My early career as a legal aid lawyer gave me valuable experience working with individuals that needed specialist help. Although I stopped doing legal aid work in 2014, this taught me the values and strategies I still use to this day.

During my training contract I continued to volunteer at my local CAB, as I had done in university, and I was instrumental in setting up a local solicitor advice duty system there. As a result, I was nominated by the chief executive of the CAB for a pro bono award, which I accepted from the attorney general at the House of Lords in 2009.

'My early career as a legal aid lawyer gave me valuable experience. Although I stopped doing legal aid work in 2014, this taught me the values and strategies I still use to this day'

I have continued to volunteer at the CAB in the Central Family Court to give free advice to individuals going through the family court system. This is an important part of my practice and something I will always do. The chief executive invited me to the Law Society roundtable to discuss pro bono work, the only family lawyer to be involved in this roundtable.

I recently attended the CAB at the Central Family Court for the first face-to- face advice interviews since the pandemic began. This service is now offered nationally via a helpline, meaning more individuals can access legal help. Generally, I advise individuals who are attempting to navigate the court system as a litigant in person and require advice on the law, procedure and applications and potential outcomes they can expect.

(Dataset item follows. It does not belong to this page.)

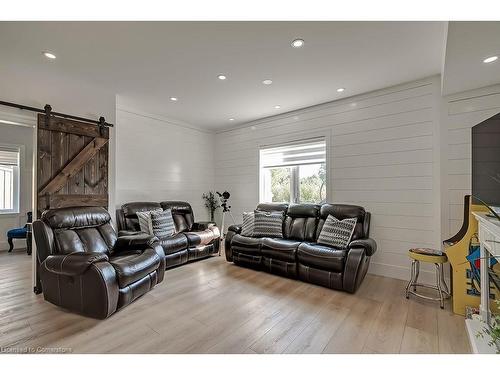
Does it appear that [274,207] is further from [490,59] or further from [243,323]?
[490,59]

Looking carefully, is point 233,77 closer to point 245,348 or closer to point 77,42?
point 77,42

Ironically, family law is not emotional. For example, in financial cases the value of the assets, not the emotional ties to the family home, is what the court is concerned with. This can make the family law courts difficult for individuals to navigate without legal advice, but such advice is often too expensive.

I built successful family departments from scratch at OH Parsons and Taylor Rose, both located in central London. In November 2020 I moved to Fletcher Day as a partner where I have developed a practice in children matters as well as divorce and financial matters.

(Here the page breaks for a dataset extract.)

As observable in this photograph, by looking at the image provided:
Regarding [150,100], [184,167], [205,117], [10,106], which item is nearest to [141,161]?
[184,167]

Helping clients with children matters is a passion. My clients trust me to help them during the most difficult times of their lives and I will never take that for granted. A particular specialism that developed naturally surrounds parental alienation. This is where one parent alienates the child or children from the other parent for no justifiable reason. It is becoming more and more of an issue that the courts need to deal with and put in place procedures for these increasingly complex cases.

During the pandemic I have seen a rise in different types of family case. For example, parents who cannot see children due to restrictions, people who have lost jobs and cannot pay financial orders, and a rise in couples reviewing their ‘life choices’ and deciding to separate or move to be closer to family and needing a solicitor to assist them.

The court system has adapted quickly to accommodate the ever growing cases that require judicial assistance. We are now entering another period of change and consultation to see how the family court system will continue to adapt in the future.